The development of disease models with biological and clinical relevance has become one of the major challenges for basic and translational research for IDH1-mutated glioma. Cell lines stably expressing mutant IDH1, which have long been used in many studies, are powerful tools for investigating the biological consequences of IDH mutants in isogenic backgrounds. However, the parental cells are commonly derived from GBM or other malignant tumours, which harbour genetic abnormalities that are rarely seen in lower-grade glioma, so it is very hard to justify the application of using these cell lines to investigate IDH1-mediated de novo oncogenesis and malignant transformation. Furthermore, establishing sustainable cell strains with intrinsic IDH mutation has been challenging, especially in cases of low pathological grades. Several studies have reported that IDH-mutated glioma cell lines are useful for in vitro investigations, but they have limited application in in vivo experiments due to the extremely low efficiency of xenograft formation (Table 1). Moreover, several investigations have suggested that IDH-mutated cells develop additional genetic alterations after subculture. For example, the BT142 cell line, an anaplastic oligoastrocytoma derived from brain tumour stem cells, carries both the wild-type and mutant IDH1 allele;107 however, the wild-type allele is gradually lost after passaging the cells in vitro.108 As another example, Mazor et al.109,110 discovered that patient-derived glioma cells with IDH mutations could undergo hemizygous deletion of the IDH1 locus, suggesting that tertiary mutations might have been established to enable cells to be sustained in vitro.109,110 IDH-mutated patient-derived glioma cells might therefore provide useful information for mechanistic studies, but any conclusions should be carefully verified in further preclinical models. Genetically engineered mouse models have the potential to provide valuable tools for investigating IDH1-mutated glioma. Several emerging mouse models provide pivotal tool to understand the cancer biology in IDH-mutated glioma (Table 2). These genetically engineered mice provide highly biologically relevant, powerful preclinical models; the resulting tumours were mostly of high pathological grades. Modelling low-grade tumours will be invaluable in order to gain additional insights into IDH-mutated glioma.
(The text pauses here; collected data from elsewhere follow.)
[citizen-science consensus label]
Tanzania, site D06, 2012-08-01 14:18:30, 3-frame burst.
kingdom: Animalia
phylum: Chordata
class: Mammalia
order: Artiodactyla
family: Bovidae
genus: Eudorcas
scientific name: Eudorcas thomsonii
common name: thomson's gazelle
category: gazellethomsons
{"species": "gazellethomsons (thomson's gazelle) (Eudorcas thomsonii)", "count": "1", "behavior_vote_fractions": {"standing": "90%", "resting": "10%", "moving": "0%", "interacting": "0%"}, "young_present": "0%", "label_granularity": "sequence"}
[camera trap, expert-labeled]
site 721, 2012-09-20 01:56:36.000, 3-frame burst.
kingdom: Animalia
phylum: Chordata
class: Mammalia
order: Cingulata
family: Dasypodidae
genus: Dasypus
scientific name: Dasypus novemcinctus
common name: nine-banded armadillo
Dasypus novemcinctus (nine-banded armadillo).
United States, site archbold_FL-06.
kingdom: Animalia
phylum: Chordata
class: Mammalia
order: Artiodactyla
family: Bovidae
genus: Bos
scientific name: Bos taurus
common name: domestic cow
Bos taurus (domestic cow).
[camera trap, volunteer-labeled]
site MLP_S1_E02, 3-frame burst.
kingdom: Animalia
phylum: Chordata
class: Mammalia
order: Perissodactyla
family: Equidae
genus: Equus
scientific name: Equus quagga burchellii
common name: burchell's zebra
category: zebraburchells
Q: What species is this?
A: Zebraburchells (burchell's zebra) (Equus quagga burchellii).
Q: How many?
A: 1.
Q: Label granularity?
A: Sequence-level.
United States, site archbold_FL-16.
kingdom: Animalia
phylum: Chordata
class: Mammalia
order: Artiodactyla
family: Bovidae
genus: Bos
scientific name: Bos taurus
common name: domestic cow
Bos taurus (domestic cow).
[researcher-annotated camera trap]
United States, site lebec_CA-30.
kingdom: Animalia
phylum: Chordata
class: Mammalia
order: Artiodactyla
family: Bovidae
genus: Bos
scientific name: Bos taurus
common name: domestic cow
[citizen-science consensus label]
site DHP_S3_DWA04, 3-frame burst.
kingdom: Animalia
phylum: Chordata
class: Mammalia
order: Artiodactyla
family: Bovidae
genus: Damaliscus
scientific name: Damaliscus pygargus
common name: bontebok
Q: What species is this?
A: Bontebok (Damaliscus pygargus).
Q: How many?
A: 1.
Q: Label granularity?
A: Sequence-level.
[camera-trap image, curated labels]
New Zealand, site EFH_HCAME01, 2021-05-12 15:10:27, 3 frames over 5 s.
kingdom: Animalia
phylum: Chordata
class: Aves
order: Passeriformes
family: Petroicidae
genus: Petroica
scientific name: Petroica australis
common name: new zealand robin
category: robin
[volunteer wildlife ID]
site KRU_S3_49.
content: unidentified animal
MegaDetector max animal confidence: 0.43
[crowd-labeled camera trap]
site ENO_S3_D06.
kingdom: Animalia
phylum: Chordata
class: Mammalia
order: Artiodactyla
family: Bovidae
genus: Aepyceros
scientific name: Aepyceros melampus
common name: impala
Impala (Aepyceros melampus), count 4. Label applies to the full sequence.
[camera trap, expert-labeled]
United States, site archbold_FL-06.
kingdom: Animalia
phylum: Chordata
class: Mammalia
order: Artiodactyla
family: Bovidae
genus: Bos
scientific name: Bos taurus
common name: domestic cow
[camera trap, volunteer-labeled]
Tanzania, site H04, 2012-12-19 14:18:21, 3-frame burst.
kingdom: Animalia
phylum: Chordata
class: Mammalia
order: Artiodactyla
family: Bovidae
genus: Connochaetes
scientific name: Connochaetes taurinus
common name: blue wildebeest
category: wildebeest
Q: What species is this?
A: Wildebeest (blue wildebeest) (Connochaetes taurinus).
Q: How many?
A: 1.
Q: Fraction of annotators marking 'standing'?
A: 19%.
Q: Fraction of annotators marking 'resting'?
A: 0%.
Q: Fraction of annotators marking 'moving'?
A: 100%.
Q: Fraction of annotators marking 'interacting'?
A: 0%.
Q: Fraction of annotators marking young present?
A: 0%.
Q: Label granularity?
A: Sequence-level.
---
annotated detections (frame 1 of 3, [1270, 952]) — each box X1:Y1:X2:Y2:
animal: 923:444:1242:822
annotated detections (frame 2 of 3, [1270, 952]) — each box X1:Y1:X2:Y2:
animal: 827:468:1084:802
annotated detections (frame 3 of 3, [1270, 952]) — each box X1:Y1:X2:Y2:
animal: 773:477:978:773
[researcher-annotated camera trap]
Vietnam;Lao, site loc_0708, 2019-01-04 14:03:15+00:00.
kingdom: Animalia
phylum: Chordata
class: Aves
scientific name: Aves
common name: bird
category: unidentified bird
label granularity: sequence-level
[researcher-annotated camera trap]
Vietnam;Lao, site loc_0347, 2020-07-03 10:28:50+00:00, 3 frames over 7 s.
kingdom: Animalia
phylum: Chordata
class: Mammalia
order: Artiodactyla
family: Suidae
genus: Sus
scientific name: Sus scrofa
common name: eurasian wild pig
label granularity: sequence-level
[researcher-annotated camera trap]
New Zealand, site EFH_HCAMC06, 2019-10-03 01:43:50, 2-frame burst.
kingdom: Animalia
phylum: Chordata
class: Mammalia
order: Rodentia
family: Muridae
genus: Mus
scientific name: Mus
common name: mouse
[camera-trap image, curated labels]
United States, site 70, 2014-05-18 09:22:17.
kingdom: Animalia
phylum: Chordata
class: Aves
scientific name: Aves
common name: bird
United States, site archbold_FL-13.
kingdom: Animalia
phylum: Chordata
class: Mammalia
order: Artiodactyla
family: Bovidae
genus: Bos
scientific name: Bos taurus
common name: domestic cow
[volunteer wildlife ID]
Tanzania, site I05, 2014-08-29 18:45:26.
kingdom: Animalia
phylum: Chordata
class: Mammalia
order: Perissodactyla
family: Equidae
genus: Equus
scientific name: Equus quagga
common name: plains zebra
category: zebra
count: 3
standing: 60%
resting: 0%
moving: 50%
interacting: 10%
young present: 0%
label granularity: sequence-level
Table 1 Xenograft models for IDH-mutated glioma.
Table 2 Transgenic mouse models for IDH-mutated glioma.

In summary, mutations in IDH are clearly linked to the establishment of human malignancies. A series of seminal studies have revealed the impact of IDH mutant and D-2-HG in cellular physiology, such as reprogrammed metabolism, epigenome alterations and redox homoeostasis. With the increased availability of disease models both in vitro and in vivo, more breakthroughs are anticipated to elucidate the critical pathways that are involved in tumour formation, tumour metabolism and therapeutic vulnerability. A molecular targeting and synthetic lethality approach would become available to benefit patients with IDH-mutated glioma, with improved disease outcome and quality of life.